◆ **Task requirements**: Please return all of the records that follow, exactly as written.

◆ **Working data**:

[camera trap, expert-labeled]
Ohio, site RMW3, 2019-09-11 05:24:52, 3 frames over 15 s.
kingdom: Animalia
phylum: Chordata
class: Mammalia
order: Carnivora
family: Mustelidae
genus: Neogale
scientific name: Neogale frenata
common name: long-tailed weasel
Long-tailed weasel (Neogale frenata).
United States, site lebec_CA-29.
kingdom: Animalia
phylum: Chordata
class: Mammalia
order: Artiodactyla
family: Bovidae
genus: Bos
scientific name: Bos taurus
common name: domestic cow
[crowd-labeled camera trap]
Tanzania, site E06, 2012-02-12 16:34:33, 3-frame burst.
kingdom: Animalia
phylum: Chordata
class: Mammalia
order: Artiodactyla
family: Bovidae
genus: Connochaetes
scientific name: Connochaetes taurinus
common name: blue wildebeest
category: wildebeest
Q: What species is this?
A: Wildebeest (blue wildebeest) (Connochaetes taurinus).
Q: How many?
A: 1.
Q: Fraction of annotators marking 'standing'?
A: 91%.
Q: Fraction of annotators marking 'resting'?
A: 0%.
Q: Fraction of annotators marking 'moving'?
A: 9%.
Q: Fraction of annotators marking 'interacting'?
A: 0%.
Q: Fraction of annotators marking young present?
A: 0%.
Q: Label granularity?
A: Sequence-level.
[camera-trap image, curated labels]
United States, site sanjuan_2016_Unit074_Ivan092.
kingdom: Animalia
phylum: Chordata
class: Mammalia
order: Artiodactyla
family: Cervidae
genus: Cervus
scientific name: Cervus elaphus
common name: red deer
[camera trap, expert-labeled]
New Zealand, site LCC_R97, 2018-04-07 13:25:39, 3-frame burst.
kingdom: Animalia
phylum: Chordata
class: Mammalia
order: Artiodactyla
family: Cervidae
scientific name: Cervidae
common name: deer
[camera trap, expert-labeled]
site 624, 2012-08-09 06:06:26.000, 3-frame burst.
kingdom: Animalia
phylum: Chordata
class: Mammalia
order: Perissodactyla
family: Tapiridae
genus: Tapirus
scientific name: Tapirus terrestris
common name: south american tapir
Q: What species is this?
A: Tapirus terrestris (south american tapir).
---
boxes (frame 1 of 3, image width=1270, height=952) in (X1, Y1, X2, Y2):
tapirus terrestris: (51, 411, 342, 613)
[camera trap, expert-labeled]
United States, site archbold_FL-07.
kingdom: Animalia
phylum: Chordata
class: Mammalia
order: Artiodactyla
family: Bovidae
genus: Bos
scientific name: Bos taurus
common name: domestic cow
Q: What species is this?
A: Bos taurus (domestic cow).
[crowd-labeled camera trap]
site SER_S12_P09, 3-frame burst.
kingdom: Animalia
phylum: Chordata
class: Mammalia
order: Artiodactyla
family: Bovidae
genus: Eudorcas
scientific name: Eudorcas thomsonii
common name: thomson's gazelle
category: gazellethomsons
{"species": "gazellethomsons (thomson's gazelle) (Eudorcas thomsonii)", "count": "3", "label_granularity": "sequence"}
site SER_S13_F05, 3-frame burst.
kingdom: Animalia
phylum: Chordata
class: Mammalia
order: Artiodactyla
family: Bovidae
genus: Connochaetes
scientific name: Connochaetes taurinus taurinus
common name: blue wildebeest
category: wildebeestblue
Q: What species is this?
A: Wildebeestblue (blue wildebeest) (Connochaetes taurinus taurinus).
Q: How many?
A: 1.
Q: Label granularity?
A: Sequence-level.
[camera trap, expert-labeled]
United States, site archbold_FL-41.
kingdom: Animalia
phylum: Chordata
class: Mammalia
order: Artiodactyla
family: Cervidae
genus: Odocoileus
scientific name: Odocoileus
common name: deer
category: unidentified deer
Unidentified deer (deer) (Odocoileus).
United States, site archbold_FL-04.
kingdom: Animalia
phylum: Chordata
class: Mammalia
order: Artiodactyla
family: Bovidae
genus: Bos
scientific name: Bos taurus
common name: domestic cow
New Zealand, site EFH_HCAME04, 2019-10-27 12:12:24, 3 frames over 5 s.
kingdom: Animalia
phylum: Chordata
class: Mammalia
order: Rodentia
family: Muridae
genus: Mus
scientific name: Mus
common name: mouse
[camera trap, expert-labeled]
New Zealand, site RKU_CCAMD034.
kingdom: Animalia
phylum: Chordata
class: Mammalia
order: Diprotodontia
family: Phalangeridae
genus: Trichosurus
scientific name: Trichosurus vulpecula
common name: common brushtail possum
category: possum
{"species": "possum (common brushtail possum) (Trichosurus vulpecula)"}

◆ **Answer for the task**:
[camera trap, expert-labeled]
Ohio, site RMW3, 2019-09-11 05:24:52, 3 frames over 15 s.
kingdom: Animalia
phylum: Chordata
class: Mammalia
order: Carnivora
family: Mustelidae
genus: Neogale
scientific name: Neogale frenata
common name: long-tailed weasel
Long-tailed weasel (Neogale frenata).
United States, site lebec_CA-29.
kingdom: Animalia
phylum: Chordata
class: Mammalia
order: Artiodactyla
family: Bovidae
genus: Bos
scientific name: Bos taurus
common name: domestic cow
[crowd-labeled camera trap]
Tanzania, site E06, 2012-02-12 16:34:33, 3-frame burst.
kingdom: Animalia
phylum: Chordata
class: Mammalia
order: Artiodactyla
family: Bovidae
genus: Connochaetes
scientific name: Connochaetes taurinus
common name: blue wildebeest
category: wildebeest
Q: What species is this?
A: Wildebeest (blue wildebeest) (Connochaetes taurinus).
Q: How many?
A: 1.
Q: Fraction of annotators marking 'standing'?
A: 91%.
Q: Fraction of annotators marking 'resting'?
A: 0%.
Q: Fraction of annotators marking 'moving'?
A: 9%.
Q: Fraction of annotators marking 'interacting'?
A: 0%.
Q: Fraction of annotators marking young present?
A: 0%.
Q: Label granularity?
A: Sequence-level.
[camera-trap image, curated labels]
United States, site sanjuan_2016_Unit074_Ivan092.
kingdom: Animalia
phylum: Chordata
class: Mammalia
order: Artiodactyla
family: Cervidae
genus: Cervus
scientific name: Cervus elaphus
common name: red deer
[camera trap, expert-labeled]
New Zealand, site LCC_R97, 2018-04-07 13:25:39, 3-frame burst.
kingdom: Animalia
phylum: Chordata
class: Mammalia
order: Artiodactyla
family: Cervidae
scientific name: Cervidae
common name: deer
[camera trap, expert-labeled]
site 624, 2012-08-09 06:06:26.000, 3-frame burst.
kingdom: Animalia
phylum: Chordata
class: Mammalia
order: Perissodactyla
family: Tapiridae
genus: Tapirus
scientific name: Tapirus terrestris
common name: south american tapir
Q: What species is this?
A: Tapirus terrestris (south american tapir).
---
boxes (frame 1 of 3, image width=1270, height=952) in (X1, Y1, X2, Y2):
tapirus terrestris: (51, 411, 342, 613)
[camera trap, expert-labeled]
United States, site archbold_FL-07.
kingdom: Animalia
phylum: Chordata
class: Mammalia
order: Artiodactyla
family: Bovidae
genus: Bos
scientific name: Bos taurus
common name: domestic cow
Q: What species is this?
A: Bos taurus (domestic cow).
[crowd-labeled camera trap]
site SER_S12_P09, 3-frame burst.
kingdom: Animalia
phylum: Chordata
class: Mammalia
order: Artiodactyla
family: Bovidae
genus: Eudorcas
scientific name: Eudorcas thomsonii
common name: thomson's gazelle
category: gazellethomsons
{"species": "gazellethomsons (thomson's gazelle) (Eudorcas thomsonii)", "count": "3", "label_granularity": "sequence"}
site SER_S13_F05, 3-frame burst.
kingdom: Animalia
phylum: Chordata
class: Mammalia
order: Artiodactyla
family: Bovidae
genus: Connochaetes
scientific name: Connochaetes taurinus taurinus
common name: blue wildebeest
category: wildebeestblue
Q: What species is this?
A: Wildebeestblue (blue wildebeest) (Connochaetes taurinus taurinus).
Q: How many?
A: 1.
Q: Label granularity?
A: Sequence-level.
[camera trap, expert-labeled]
United States, site archbold_FL-41.
kingdom: Animalia
phylum: Chordata
class: Mammalia
order: Artiodactyla
family: Cervidae
genus: Odocoileus
scientific name: Odocoileus
common name: deer
category: unidentified deer
Unidentified deer (deer) (Odocoileus).
United States, site archbold_FL-04.
kingdom: Animalia
phylum: Chordata
class: Mammalia
order: Artiodactyla
family: Bovidae
genus: Bos
scientific name: Bos taurus
common name: domestic cow
New Zealand, site EFH_HCAME04, 2019-10-27 12:12:24, 3 frames over 5 s.
kingdom: Animalia
phylum: Chordata
class: Mammalia
order: Rodentia
family: Muridae
genus: Mus
scientific name: Mus
common name: mouse
[camera trap, expert-labeled]
New Zealand, site RKU_CCAMD034.
kingdom: Animalia
phylum: Chordata
class: Mammalia
order: Diprotodontia
family: Phalangeridae
genus: Trichosurus
scientific name: Trichosurus vulpecula
common name: common brushtail possum
category: possum
{"species": "possum (common brushtail possum) (Trichosurus vulpecula)"}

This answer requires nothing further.